Kaplan-Meier plots for the survival time (ICU admission to death) of patients with myocardial injury (A), pre-existing CVD (B), and advanced age (≥75 years) (C). The occurrence of myocardial injury and advanced age were shown to significantly reduce the survival time in critically ill patients with COVID-2019, as shown in (A) and (C). (B) Revealed that patients with pre-existing CVD did not show a significant difference from those without pre-existing CVD. (D) Shows the HR, 95% CI, and p values after adjusting for smoking history, creatinine levels greater than 104 μmol/L (normal limit), D-dimer levels greater than 13.5 mg/L (median level), and NT-proBNP levels greater than 852 ng/L (median level) in Cox regression models. CI, confidence interval; CVD, cardiovascular disease; HR, hazard ratio; ICU, intensive care unit.

Discussion

In this study, the authors reported 77 critically ill patients with confirmed novel coronavirus infection in a newly constructed ICU in Wuhan, China. The mean time from symptom onset to ICU admission was 17 days. Most patients had developed severe COVID-19 pneumonia, 75 patients (97.4%) had ARDS, and 64 patients (83.1%) received invasive ventilation.
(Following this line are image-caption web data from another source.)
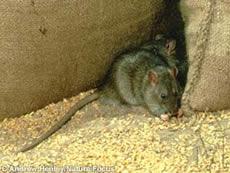Сив плъх   Rattus norvegicus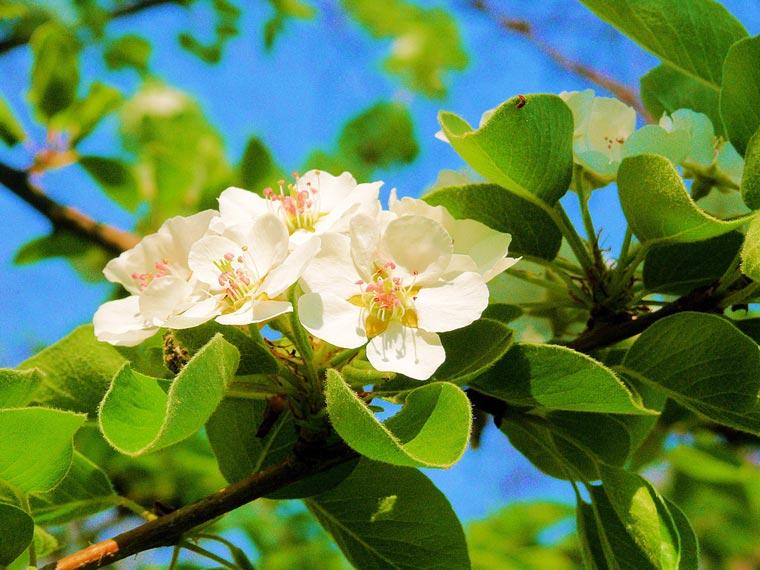 Очень-красивые-картинки-весны---смотреть-или-скачать-бесплатно-14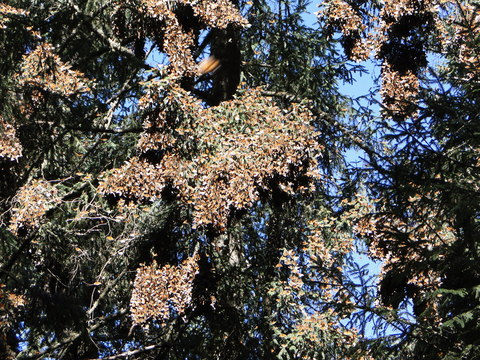 Monarchs on Oyamel Fir
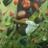 The profile image of shotch0501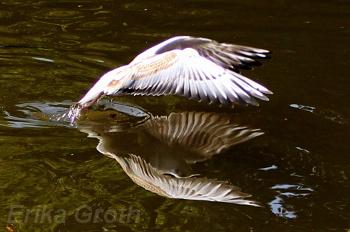 Snygg spegelbild av fågeln i vattnet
Elevated hs-cTnI or myocardial injury is well-recognized as a primary complication contributing to increased respiratory syndrome severity and total mortality in patients infected with COVID-19,13, 14, 15, 16 especially in critically ill patients.17 Several studies have indicated that myocardial injury occurrence was a predictor for disease progression, as more than 80% of myocardial injury patients infected with novel coronavirus developed critical illness.3 , 6 This speculation was documented by this study, as the APCHE II and SOFA scores of the myocardial injury patients were significantly higher than those of patients without myocardial injury. Additionally, the authors further compared the mortality and time from ICU admission to death between the myocardial injury and nonmyocardial injury patients, which suggested the predictive value of coexisting myocardial injury on admission as a high-risk factor in critically ill patients with COVID-19 in this study. However, serum troponin level elevation should be interpreted carefully by specialized physicians because of its high sensitivity. Various noncardiovascular factors, such as fever with rapid heart rate, electrolyte disorder, and kidney dysfunction, may contribute to troponin level elevation.18 , 19

In critical patients, myocardial injury results from various clinical mechanisms that may include severe hypoxia, insufficient perfusion, systemic inflammation, and coagulation dysfunctions.18, 19, 20 There was no evidence of acute coronary syndrome or coronary artery-related CV events as the major cause of elevated troponin based on electrocardiography and echocardiography findings. In the authors’ patients, severe hypoxia was suggested as the major cause of myocardial injury, as most had rapid progression of dyspnea, with an oxygenation index (PaO2/FIO2) <200, and more than 95% (including all myocardial injury patients) developed ARDS. Moreover, although 18 patients were intubated and sedated before being sent to the ICU, the mean baseline respiratory rate still exceeded 28 times per minute, suggesting the wide occurrence of dyspnea in the authors’ patients. Additionally, 14 patients received vasoconstrictive agents on the first day of admission, indicating a prevalence of shock or insufficient peripheral perfusion. The imbalance of increased cardiac metabolic demand and decreased blood perfusion/oxygen supply may contribute to myocardial injury and dysfunction.21 A high prevalence of coagulation disequilibrium also was observed closely in the authors’ patients, especially in those with myocardial injury (higher D-dimer levels and longer prothrombin time). Anticoagulation therapies, such as low-molecular-weight heparin or unfractionated heparin were empirically prescribed. These therapies seemed to be effective for restoring coagulation abnormalities and coagulopathy, which might potentially benefit the prognosis. Additionally, a high systemic inflammatory burden was demonstrated to be positively associated with myocardial injury in critically ill patients with COVID-19.22 In this study, anti-inflammation therapies, such as glucocorticoids or tocilizumab, were used in some patients, and the authors’ found that inflammatory cytokine levels were decreased. However, related clinical investigations were not performed in this study. Concrete clinical values for anticoagulation and anti-inflammation therapies in critical patients with COVID-19 should be explored in further studies.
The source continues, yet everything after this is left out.